Tina hatte damals an der Columbia University studiert. Als es passierte, saß sie gerade in einem Seminar über Filmschnitt. Sie erinnerte sich, dass sie plötzlich von einem Gefühl des Unwohlseins gepackt wurde, und zwar genau zu dem Zeitpunkt, als der Unfall geschah. Ein deutliches Zeichen dafür, wie nah sie und ihr Vater William E. Mildenderger sich immer gestanden hatten.
Wenige Monate später hatte Tina ihren Abschluss in der Tasche. Sie verließ Brooklyn und zog nach Tribeca, einem Stadtteil Manhattans, wo sie eine geräumige Dachgeschosswohnung gefunden hatte. Zusammen mit ihrer Studienkollegin Emmy Snow gründete sie eine eigene Filmproduktionsfirma, „Reality Flicks“.

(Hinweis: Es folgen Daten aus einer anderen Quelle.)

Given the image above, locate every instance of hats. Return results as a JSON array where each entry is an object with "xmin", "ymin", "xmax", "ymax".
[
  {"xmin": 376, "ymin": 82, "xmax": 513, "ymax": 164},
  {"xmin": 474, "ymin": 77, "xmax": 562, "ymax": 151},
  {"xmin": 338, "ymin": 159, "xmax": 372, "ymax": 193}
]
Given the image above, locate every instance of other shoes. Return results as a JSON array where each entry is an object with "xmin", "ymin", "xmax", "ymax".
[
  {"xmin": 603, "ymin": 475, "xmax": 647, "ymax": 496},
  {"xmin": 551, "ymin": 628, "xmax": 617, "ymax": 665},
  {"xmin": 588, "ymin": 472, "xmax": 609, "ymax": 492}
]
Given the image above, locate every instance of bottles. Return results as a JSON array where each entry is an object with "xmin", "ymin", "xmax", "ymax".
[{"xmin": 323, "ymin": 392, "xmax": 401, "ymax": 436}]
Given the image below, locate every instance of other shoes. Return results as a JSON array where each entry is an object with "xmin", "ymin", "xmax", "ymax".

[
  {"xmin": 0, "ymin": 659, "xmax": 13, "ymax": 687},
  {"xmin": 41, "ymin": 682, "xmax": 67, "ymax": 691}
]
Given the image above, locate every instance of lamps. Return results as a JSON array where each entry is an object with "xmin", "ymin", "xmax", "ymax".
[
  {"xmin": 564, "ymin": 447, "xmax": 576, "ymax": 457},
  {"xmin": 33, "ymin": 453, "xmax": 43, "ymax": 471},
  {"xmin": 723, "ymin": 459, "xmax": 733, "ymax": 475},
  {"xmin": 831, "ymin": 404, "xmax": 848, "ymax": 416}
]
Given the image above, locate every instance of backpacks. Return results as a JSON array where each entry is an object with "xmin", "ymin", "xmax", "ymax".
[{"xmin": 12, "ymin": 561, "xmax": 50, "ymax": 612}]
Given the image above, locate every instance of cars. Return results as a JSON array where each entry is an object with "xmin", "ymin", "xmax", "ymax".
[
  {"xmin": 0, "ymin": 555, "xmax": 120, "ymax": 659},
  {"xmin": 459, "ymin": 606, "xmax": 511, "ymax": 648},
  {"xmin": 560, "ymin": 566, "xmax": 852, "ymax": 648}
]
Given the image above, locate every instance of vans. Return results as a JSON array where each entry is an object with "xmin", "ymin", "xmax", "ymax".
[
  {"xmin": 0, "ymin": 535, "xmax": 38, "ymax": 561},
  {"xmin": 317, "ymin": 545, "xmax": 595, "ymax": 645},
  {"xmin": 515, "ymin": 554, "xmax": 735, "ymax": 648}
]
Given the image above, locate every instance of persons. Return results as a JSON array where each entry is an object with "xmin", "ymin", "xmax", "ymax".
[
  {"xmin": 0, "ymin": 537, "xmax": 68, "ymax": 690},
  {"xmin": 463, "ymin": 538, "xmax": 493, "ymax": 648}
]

Zu ihrem Erstaunen hatte ihr der Vater eine beträchtliche Geldsumme hinterlassen, wodurch die Gründung der Firma überhaupt erst möglich wurde.
Bereits nach einem Jahr konnten sie erste Erfolge verzeichnen. Ihr Dokumentarfilm über misshandelte Frauen erregte großes Aufsehen und erhielt weltweit Auszeichnungen. Seitdem drehten sie einen Film nach dem anderen und hatten sich zu einer gefragten Produktionsfirma entwickelt.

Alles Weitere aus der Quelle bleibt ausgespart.